相続にあたって、プラスの財産については、遺産分割協議によって、共同相続人の間で自由に分けることが出来ます。では、借金・負債についても同じように分けることができるでしょうか?
分けることは自由ですが、債権者には主張できません!
借金の遺産分割の効果
「遺産分割協議によって、財産や借金を相続人の1人にまとめたから大丈夫!」
このようにお考えの方が多いようです。
しかし、そのような遺産分割協議には落とし穴があります。
たとえば、兄と弟2人の遺産分割協議で、「兄が全部責任を負う・弟は借金を負わない」と合意すれば、兄弟の間での約束としては有効です。
しかし、借金・負債の相続に関しては、相続開始時に兄弟それぞれが法定相続分に従って相続したものとみなされるため、銀行など債権者には支払いを拒むことができません。債権者は弟に対しても父親の残した借金を(相続割合にしたがって)請求できるのです。
その請求に対して、「俺は関係ない!兄に請求してくれ!ここに遺産分割協議書がある!」といっても、その主張は、残念ながら認められません。
相続人の間の約束としては有効
債権者などの第三者との関係では無意味
相続人の間の約束として有効というのは、債権者からの請求を受けた弟が、兄に代わって返済すれば、弟は兄に対して返済した金額の請求ができる権利(求償権)が認められるという意味です。

**記録データ:**
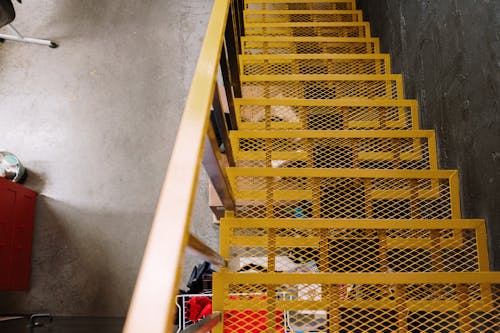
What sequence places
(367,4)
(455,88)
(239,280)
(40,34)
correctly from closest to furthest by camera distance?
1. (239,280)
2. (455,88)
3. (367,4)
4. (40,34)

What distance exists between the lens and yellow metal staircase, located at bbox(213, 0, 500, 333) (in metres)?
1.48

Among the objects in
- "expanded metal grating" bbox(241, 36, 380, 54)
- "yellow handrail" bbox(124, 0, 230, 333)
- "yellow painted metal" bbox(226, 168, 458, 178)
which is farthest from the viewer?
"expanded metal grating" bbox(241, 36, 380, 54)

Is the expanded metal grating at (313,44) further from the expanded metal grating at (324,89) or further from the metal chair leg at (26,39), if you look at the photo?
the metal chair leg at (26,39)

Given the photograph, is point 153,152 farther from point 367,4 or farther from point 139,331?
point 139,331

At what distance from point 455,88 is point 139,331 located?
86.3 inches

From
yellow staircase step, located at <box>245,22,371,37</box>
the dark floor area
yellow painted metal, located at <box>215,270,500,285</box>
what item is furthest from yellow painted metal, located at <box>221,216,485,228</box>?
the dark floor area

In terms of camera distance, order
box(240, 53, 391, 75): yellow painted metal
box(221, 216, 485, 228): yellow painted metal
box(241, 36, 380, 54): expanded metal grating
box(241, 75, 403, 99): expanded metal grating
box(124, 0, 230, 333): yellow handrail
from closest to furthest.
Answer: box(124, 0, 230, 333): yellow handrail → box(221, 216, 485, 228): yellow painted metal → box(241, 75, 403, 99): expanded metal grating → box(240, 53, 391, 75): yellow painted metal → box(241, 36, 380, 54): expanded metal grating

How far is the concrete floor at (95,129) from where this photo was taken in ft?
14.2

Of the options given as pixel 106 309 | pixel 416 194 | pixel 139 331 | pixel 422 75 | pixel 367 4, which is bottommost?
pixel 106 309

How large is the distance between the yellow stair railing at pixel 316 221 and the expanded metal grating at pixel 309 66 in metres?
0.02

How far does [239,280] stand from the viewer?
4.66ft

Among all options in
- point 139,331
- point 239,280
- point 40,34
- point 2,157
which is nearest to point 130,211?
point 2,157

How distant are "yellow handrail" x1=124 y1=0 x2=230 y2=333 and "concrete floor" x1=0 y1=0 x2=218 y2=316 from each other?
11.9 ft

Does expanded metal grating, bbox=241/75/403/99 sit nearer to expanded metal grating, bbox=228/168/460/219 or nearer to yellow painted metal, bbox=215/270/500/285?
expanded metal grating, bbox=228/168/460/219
--
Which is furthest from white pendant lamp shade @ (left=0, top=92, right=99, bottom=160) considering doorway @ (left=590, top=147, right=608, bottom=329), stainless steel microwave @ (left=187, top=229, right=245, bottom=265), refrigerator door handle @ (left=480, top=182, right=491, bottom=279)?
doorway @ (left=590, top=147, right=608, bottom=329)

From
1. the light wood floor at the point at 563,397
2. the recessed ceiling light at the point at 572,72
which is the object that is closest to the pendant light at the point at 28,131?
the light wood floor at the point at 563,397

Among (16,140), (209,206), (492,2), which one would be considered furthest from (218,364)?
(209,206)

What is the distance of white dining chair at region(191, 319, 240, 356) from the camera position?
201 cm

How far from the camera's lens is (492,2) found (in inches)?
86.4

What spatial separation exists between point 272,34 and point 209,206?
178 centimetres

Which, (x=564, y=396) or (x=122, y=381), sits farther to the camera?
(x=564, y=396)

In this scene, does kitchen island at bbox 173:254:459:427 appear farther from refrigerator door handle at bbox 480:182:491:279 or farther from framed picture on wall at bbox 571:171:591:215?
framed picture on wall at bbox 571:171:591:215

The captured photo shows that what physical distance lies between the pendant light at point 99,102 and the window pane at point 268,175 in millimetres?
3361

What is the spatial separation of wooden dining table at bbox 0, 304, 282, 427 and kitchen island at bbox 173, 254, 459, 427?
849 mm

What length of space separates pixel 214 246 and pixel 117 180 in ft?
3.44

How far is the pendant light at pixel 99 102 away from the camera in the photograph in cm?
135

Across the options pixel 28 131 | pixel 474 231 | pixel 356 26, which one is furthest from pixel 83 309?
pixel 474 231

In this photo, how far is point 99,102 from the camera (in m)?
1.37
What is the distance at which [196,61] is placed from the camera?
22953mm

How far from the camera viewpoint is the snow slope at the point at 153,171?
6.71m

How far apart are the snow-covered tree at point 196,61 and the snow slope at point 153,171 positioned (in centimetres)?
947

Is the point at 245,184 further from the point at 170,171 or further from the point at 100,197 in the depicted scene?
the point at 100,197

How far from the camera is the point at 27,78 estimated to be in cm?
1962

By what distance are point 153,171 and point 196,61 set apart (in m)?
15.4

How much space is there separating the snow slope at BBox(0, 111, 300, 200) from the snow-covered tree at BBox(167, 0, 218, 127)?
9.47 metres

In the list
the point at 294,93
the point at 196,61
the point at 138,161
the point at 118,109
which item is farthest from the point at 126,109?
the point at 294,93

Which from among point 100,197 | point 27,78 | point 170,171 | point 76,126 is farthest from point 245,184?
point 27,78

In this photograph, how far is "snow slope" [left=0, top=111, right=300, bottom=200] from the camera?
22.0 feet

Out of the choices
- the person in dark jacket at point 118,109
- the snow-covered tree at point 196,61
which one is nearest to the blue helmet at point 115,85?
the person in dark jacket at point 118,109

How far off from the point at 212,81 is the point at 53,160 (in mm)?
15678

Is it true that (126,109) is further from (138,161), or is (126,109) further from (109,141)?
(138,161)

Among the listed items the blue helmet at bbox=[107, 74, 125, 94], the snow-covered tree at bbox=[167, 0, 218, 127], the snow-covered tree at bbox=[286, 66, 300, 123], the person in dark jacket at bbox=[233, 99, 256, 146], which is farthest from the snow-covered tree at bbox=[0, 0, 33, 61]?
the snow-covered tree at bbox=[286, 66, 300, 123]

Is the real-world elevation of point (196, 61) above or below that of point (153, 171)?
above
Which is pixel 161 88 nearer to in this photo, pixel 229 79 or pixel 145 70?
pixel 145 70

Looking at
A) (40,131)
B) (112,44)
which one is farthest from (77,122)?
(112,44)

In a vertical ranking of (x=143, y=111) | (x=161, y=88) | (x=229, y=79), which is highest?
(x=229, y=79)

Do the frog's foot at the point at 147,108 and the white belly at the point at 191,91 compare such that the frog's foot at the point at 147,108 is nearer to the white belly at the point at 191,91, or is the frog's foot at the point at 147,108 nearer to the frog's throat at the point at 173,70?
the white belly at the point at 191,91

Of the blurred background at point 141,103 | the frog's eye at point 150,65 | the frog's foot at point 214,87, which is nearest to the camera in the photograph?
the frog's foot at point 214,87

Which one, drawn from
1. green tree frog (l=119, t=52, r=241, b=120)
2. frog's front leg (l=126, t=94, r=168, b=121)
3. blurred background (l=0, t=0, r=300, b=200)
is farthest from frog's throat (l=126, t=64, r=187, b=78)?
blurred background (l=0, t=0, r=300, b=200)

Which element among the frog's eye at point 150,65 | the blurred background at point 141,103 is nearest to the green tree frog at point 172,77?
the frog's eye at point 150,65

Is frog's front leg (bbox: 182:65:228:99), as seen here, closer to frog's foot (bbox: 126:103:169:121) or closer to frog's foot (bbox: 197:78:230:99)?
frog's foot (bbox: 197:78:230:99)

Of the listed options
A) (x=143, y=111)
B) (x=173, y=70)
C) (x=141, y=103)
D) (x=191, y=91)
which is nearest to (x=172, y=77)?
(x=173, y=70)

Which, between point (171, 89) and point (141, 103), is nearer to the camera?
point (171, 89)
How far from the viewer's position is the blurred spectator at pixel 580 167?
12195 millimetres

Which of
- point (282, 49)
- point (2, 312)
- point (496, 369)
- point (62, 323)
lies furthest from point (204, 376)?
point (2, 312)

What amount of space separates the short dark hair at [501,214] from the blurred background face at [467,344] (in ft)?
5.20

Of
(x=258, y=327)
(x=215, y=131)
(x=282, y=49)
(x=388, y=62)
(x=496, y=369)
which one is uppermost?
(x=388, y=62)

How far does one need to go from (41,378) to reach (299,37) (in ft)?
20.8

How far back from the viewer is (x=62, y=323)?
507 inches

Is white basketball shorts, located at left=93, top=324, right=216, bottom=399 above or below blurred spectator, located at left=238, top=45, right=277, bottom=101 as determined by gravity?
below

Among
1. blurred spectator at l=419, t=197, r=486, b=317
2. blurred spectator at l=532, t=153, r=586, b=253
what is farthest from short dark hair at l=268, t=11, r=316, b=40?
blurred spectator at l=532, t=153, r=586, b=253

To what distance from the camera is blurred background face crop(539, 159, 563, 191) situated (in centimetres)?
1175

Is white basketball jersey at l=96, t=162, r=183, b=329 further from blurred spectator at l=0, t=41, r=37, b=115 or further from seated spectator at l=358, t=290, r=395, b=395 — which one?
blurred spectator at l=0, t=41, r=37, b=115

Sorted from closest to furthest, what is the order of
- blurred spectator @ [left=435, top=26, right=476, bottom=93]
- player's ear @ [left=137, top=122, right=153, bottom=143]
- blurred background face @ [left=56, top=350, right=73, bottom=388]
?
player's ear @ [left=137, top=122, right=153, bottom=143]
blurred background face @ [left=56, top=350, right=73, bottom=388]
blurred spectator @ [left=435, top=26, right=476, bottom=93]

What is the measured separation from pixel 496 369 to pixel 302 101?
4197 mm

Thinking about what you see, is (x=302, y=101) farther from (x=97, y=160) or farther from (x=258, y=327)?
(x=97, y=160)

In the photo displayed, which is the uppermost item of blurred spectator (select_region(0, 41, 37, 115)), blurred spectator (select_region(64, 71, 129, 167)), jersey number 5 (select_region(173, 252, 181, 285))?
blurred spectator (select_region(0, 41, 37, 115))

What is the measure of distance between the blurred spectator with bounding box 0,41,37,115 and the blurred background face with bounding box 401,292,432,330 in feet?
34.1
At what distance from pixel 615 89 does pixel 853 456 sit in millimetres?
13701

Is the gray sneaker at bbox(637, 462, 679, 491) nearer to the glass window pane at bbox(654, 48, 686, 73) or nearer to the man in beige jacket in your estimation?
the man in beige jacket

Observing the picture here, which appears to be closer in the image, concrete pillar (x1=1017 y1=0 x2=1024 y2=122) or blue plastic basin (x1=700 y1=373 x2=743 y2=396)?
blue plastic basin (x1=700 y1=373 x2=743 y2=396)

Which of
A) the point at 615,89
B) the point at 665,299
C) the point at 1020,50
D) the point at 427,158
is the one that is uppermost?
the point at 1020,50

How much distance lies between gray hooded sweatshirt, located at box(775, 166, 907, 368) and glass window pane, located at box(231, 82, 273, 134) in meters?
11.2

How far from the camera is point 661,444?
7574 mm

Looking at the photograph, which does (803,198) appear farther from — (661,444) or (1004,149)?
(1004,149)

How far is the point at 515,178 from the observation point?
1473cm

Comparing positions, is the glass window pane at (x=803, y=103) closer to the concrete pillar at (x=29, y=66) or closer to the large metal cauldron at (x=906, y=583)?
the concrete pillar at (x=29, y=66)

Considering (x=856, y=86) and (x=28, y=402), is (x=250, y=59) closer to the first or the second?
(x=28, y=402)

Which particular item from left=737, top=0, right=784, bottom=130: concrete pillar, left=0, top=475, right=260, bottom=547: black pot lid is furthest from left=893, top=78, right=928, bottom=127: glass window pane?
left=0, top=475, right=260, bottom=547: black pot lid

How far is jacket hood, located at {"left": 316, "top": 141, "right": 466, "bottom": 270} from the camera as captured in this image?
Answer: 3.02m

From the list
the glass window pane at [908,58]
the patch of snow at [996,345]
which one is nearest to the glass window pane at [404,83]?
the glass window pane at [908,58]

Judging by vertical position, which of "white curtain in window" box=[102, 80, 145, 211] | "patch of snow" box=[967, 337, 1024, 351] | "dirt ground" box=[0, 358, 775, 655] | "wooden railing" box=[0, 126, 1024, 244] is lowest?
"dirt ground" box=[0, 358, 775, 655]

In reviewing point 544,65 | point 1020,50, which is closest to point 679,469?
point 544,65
...
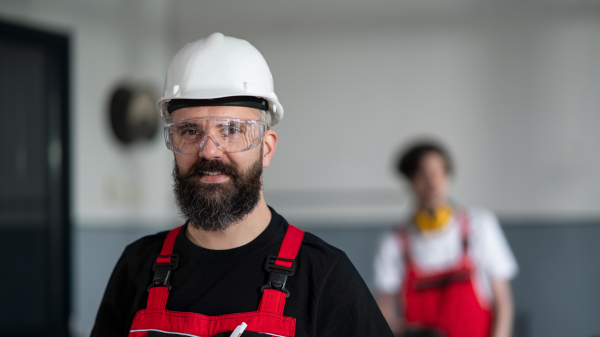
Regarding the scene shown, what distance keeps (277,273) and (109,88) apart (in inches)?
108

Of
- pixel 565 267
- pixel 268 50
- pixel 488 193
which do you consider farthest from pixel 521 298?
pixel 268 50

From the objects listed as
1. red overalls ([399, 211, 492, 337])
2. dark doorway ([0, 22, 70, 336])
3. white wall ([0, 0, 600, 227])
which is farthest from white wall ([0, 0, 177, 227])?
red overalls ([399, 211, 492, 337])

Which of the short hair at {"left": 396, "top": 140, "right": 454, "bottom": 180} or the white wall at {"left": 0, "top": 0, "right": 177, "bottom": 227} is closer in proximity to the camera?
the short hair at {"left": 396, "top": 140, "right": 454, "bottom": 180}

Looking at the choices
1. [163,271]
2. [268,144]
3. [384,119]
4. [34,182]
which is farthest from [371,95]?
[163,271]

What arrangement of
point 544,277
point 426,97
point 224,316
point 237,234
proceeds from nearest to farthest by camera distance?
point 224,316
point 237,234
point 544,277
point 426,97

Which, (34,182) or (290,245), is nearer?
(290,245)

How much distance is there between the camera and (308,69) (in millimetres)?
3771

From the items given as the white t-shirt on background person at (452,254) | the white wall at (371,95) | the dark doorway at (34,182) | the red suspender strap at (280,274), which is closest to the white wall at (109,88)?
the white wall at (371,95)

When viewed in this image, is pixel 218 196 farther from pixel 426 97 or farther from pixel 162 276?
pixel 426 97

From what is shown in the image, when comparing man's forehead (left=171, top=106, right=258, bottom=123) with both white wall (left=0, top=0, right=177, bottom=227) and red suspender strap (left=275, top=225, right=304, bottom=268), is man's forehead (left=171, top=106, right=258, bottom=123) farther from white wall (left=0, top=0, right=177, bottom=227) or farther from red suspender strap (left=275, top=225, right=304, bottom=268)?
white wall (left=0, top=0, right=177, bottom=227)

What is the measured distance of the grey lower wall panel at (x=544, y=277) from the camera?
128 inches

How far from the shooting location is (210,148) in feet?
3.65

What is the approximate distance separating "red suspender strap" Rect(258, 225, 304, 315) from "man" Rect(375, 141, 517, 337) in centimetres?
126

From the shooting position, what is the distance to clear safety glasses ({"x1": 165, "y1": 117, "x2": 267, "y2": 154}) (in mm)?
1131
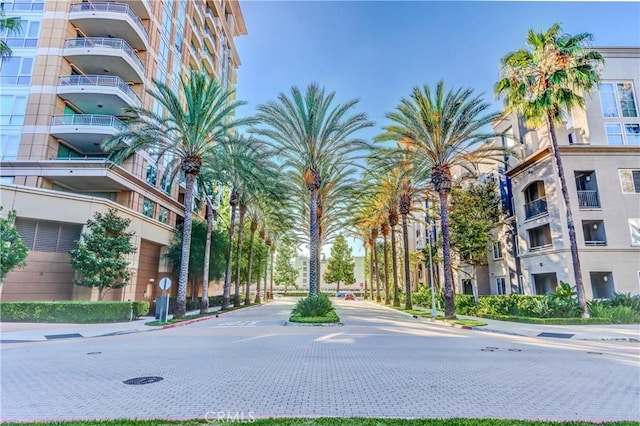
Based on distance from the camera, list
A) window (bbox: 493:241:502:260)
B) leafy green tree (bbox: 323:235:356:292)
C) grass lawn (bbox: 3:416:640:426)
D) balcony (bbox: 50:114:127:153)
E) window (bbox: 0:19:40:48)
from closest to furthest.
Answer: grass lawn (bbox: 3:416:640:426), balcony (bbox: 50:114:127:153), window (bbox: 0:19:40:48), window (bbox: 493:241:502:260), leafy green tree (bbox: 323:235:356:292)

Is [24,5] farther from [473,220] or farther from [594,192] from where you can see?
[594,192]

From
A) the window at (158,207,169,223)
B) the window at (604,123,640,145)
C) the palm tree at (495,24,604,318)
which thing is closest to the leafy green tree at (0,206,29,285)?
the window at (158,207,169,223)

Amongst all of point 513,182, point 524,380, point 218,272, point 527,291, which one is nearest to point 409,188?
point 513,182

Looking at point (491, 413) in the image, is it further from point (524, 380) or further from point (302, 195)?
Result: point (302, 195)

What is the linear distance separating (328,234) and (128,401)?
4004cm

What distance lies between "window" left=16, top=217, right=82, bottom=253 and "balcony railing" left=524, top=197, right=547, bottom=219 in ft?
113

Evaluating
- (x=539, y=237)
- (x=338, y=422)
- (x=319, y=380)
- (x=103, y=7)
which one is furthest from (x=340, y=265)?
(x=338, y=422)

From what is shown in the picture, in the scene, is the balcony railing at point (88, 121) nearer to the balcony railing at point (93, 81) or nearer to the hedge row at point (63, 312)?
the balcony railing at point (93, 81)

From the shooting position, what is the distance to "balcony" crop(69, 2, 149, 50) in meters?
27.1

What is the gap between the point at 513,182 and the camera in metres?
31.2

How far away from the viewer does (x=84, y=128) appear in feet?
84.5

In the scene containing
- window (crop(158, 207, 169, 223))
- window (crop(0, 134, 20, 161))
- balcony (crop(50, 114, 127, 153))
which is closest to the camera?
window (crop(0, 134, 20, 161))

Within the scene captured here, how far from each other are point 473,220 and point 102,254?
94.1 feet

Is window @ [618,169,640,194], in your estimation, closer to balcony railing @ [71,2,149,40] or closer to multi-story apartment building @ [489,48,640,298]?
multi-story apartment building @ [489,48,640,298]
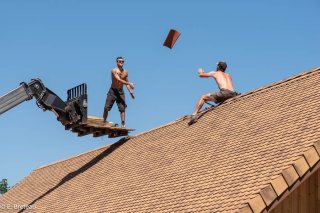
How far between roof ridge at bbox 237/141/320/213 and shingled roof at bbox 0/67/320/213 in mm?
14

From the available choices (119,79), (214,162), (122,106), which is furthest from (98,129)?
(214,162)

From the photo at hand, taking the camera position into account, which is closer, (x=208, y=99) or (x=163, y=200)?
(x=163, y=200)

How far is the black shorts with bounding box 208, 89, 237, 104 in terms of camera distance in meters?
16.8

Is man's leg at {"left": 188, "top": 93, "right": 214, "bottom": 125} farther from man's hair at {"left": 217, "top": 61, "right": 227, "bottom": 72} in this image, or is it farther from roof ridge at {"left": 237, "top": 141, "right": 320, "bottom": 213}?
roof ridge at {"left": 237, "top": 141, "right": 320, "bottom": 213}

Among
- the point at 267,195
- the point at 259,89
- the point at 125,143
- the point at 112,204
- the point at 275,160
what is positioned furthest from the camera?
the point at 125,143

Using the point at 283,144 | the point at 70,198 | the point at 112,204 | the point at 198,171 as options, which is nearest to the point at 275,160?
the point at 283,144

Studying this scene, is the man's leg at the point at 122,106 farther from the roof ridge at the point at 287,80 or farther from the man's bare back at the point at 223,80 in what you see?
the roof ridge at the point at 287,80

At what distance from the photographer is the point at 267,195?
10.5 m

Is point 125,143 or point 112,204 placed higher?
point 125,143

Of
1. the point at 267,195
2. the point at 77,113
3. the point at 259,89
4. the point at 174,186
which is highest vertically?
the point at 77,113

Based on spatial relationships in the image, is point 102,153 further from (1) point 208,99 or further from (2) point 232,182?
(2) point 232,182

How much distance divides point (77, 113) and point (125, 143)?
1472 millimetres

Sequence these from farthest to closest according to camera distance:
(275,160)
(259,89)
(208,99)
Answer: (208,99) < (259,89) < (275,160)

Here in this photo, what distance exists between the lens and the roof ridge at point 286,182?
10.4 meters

**課題の目的:** 借金の相続について述べた文章を、最後の文のあとから書き進めてください。

**演習の出力:**
また、遺産分割協議への参加は単純承認にあたる可能性大きいので、相続放棄を行う権利を失ってしまいます。
絶対に負債・借金を相続したくない場合には、相続放棄が必要です。
免責的債務引受契約
相続放棄が有効であることがわかっていても、出来ないケースもあります。
そのようなケースで、借金を相続人の中の一部の人にまとめる場合には、銀行等の債権者の承諾が必要です。
- 借金をまぬがれる相続人
- その借金を背負う相続人
- それを承諾する債権者
これら当事者の契約が成立して初めて、【借金をまとめる】ことが有効になるのです。
なお、このような契約を、免責的債務引受契約といいます。
相続放棄と遺産の放棄のまとめ
借金の遺産分割協議には要注意
「借金も全部背負うから、財産も全部いただく」このような約束では、借金からまぬがれることができません!
遺産分割協議への参加は単純承認にあたる可能性大
遺産分割協議は、「相続財産をどうするか」を決めるための話し合い。
つまり、「相続財産を処分した」として、相続放棄ができなくなってしまいます。
確実に借金からまぬがれるには相続放棄が必要です!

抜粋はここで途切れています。